Rounding to nearest 100

Question

First number needs to be rounded to nearest second number. There are many ways of doing this, but whats the best and shortest algorithm? Anyone up for a challenge :-)

Answer 1

Is this homework?

Generally, mod 100, then if >50 add else subtract.

Answer 2

This will do it, given you're using integer math:

n = (n + 50) / 100 * 100

Of course, you didn't specify the behavior of e.g., 1350 and 1450, so I've elected to round up.
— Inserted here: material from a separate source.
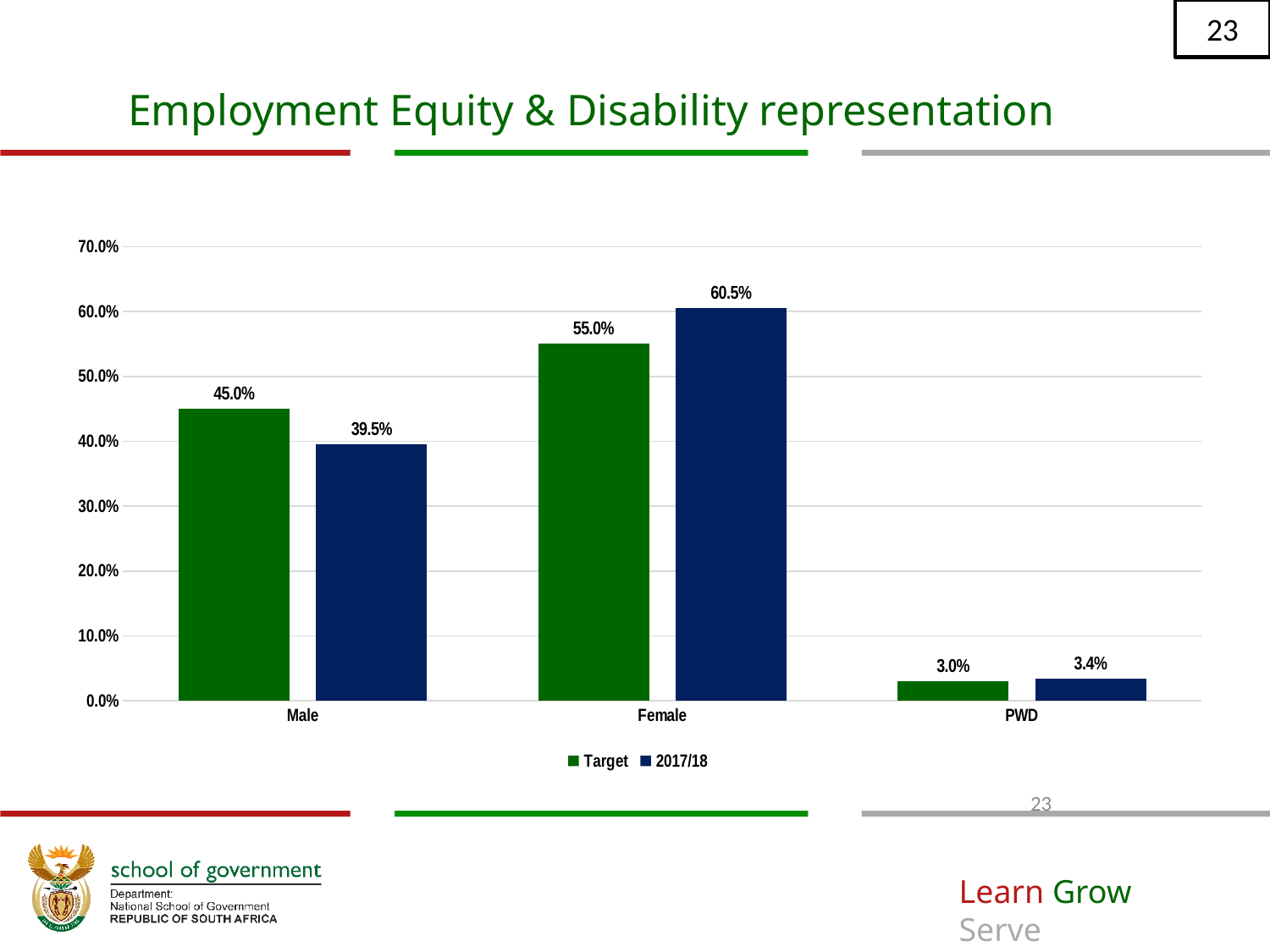
What is the Target value for Male? 45.0% What is the difference between the 2017/18 and Target values for Female? 5.5% How many categories are shown on the x axis? 3 Is the 2017/18 value for Male greater or less than 40.0%? less What is the 2017/18 value for Female? 60.5% Which category has the highest 2017/18 value? Female Which is larger for Male: the Target value or the 2017/18 value? Target What kind of chart is shown on the slide? bar chart How many series does the legend list? 2 Which category has the lowest Target value? PWD What is the difference between the Target and 2017/18 values for Male? 5.5% What is the 2017/18 value for PWD? 3.4%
If you need round-to-even, that'll not work.

Answer 3

Ruby's round method can consume negative precisions:

n.round(-2)

In this case -2 gets you rounding to the nearest hundred.

Answer 4

100 * round(n/100.0)

Answer 5

As per Pawan Pillai's comment above, rounding to nearest 100th in Javascript:
100 * Math.floor((foo + 50) / 100);

Answer 6

I know it's late in the game, but here's something I generally set up when I'm dealing with having to round things up to the nearest nTh:

Number.prototype.roundTo = function(nTo) {
    nTo = nTo || 10;
    return Math.round(this * (1 / nTo) ) * nTo;
}
console.log("roundto ", (925.50).roundTo(100));

Number.prototype.ceilTo = function(nTo) {
    nTo = nTo || 10;
    return Math.ceil(this * (1 / nTo) ) * nTo;
}
console.log("ceilTo ", (925.50).ceilTo(100));

Number.prototype.floorTo = function(nTo) {
    nTo = nTo || 10;
    return Math.floor(this * (1 / nTo) ) * nTo;
}
console.log("floorTo ", (925.50).floorTo(100));

I find myself using Number.ceilTo(..) because I'm working with Canvas and trying to get out to determine how far out to scale.